THE TASK —
What is the number of lines in the records below holding the string "related"? Reply with it and nothing else.

Source data:

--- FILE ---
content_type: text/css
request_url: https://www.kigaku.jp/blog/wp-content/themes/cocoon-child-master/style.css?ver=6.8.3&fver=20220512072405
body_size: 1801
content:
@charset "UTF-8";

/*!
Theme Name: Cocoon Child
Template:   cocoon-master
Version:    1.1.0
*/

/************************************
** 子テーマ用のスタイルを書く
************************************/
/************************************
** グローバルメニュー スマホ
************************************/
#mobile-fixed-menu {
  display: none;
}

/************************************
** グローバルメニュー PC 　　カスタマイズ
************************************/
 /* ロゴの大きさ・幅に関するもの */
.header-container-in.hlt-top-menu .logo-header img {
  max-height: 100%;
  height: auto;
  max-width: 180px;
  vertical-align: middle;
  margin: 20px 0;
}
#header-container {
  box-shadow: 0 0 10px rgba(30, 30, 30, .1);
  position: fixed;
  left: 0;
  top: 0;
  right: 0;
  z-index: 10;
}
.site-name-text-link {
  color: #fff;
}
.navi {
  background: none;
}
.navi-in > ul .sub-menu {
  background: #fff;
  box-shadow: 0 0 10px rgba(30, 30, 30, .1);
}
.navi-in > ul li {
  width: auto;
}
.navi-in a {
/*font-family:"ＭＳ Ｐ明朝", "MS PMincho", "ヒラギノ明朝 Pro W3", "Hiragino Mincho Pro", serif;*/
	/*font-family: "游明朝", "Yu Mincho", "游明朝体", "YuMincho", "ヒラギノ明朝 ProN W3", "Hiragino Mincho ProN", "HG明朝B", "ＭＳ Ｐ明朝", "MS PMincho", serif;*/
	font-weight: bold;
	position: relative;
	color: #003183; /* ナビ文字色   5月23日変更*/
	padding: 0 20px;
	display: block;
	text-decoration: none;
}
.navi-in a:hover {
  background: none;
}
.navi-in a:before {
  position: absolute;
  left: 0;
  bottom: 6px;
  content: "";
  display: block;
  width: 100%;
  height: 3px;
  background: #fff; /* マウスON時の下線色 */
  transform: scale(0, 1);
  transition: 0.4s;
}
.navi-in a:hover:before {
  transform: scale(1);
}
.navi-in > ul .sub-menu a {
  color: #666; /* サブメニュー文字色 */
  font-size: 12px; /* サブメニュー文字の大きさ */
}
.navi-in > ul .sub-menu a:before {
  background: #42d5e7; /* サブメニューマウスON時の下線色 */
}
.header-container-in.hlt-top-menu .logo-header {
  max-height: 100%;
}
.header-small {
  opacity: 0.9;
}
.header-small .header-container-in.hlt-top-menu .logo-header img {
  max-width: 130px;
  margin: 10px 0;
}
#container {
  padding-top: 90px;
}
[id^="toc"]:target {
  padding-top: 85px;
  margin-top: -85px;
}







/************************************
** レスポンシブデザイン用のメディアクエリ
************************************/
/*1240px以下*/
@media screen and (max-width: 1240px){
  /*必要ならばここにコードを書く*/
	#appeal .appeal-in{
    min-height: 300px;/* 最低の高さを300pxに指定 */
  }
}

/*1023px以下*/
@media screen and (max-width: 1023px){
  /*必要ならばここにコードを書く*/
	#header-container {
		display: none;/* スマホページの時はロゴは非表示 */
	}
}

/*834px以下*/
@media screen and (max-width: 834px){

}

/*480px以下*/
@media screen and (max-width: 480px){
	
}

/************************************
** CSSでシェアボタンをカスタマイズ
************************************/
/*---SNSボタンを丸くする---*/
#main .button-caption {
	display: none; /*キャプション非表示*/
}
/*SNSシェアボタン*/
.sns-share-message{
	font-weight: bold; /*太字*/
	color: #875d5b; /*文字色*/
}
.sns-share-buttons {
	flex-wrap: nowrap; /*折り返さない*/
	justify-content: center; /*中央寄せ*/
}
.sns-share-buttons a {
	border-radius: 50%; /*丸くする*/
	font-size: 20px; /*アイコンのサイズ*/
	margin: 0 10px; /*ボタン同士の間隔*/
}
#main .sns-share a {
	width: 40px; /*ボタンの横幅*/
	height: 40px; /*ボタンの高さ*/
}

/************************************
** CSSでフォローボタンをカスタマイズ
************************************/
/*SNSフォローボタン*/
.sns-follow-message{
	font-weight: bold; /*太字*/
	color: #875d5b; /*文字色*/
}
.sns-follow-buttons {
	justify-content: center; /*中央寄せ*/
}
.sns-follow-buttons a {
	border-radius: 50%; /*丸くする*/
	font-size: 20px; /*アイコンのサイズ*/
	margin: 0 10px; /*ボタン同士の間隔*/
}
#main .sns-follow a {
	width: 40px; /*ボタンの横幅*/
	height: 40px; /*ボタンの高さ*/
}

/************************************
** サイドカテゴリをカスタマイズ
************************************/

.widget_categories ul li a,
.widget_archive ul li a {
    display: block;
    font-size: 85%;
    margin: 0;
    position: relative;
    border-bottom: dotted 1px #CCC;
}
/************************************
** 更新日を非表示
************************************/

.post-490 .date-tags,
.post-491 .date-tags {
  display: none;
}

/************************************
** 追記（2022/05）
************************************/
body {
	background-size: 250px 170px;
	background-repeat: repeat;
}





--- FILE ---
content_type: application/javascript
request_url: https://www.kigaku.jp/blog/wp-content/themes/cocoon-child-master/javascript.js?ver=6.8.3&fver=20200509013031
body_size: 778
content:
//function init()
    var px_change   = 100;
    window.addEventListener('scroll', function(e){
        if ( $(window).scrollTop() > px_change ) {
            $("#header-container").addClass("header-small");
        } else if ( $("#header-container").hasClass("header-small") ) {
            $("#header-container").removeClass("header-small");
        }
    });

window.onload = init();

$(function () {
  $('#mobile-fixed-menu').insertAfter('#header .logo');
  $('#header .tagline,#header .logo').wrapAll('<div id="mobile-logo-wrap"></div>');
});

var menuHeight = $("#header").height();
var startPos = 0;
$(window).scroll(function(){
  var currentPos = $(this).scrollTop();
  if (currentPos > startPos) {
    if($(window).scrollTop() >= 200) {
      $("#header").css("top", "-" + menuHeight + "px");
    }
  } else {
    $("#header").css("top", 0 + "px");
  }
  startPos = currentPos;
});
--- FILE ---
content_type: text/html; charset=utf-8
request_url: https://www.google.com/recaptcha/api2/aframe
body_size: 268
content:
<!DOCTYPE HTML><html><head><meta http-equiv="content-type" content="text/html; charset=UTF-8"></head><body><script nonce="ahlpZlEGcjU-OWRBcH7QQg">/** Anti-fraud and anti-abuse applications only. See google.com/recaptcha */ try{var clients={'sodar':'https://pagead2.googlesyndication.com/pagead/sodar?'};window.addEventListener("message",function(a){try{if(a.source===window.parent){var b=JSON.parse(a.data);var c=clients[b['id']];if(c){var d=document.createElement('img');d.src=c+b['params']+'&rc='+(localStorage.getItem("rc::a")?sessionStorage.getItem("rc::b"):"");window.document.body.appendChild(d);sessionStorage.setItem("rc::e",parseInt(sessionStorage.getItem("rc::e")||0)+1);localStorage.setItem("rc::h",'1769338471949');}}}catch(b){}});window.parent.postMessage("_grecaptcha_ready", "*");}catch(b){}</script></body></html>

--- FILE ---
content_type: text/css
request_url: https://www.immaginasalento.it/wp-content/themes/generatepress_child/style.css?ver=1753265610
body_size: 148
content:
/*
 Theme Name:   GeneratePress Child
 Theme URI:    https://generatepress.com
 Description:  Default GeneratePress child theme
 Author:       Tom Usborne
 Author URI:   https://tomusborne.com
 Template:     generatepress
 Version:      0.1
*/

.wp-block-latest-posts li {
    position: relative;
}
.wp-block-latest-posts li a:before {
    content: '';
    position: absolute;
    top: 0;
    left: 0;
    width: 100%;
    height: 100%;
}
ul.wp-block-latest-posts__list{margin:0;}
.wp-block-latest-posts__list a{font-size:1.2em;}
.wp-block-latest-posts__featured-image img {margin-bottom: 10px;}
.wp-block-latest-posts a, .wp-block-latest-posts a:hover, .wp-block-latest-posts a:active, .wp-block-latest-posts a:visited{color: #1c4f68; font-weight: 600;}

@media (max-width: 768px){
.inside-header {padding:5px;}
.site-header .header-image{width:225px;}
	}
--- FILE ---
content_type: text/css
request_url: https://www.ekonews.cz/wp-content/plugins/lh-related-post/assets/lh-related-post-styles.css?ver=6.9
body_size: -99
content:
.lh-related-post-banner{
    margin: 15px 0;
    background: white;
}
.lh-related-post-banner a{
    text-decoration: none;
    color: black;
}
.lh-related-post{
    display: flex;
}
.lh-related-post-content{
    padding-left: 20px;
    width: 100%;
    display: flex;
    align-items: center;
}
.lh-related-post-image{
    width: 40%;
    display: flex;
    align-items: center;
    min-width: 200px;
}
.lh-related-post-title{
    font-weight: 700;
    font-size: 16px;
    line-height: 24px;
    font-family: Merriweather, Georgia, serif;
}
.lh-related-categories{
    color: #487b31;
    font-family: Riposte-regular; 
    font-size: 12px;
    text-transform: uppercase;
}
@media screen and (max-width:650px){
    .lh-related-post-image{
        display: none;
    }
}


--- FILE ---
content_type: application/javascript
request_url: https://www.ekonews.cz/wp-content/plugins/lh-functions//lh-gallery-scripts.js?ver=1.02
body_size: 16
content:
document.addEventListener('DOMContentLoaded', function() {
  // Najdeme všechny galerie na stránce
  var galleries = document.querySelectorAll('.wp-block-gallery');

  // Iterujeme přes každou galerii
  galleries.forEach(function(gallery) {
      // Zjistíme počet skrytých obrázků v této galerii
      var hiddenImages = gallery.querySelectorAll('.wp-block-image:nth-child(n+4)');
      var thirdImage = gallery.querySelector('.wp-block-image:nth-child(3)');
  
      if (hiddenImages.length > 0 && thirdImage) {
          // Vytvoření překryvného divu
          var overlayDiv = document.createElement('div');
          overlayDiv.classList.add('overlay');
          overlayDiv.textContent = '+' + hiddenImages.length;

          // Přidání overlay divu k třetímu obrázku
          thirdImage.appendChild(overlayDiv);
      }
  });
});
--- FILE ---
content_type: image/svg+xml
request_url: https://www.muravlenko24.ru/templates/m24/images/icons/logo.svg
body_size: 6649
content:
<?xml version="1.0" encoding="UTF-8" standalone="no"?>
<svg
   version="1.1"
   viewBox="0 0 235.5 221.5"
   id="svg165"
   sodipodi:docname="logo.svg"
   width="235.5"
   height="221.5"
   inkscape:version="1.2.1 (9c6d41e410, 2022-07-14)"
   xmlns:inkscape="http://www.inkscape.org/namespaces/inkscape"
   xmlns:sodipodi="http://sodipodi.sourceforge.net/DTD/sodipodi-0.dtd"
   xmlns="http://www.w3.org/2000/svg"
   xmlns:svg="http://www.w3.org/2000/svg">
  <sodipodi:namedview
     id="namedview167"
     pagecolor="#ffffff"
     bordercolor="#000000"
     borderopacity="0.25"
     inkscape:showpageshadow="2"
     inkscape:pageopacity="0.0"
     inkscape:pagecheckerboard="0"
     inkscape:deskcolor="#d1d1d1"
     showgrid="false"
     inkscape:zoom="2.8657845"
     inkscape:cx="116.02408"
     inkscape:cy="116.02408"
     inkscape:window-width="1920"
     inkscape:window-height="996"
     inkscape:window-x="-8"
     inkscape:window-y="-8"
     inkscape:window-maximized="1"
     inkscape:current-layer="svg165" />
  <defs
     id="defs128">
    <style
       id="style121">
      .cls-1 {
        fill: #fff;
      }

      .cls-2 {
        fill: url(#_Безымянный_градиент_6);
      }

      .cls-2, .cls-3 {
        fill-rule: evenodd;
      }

EXERCISE ANSWER —
9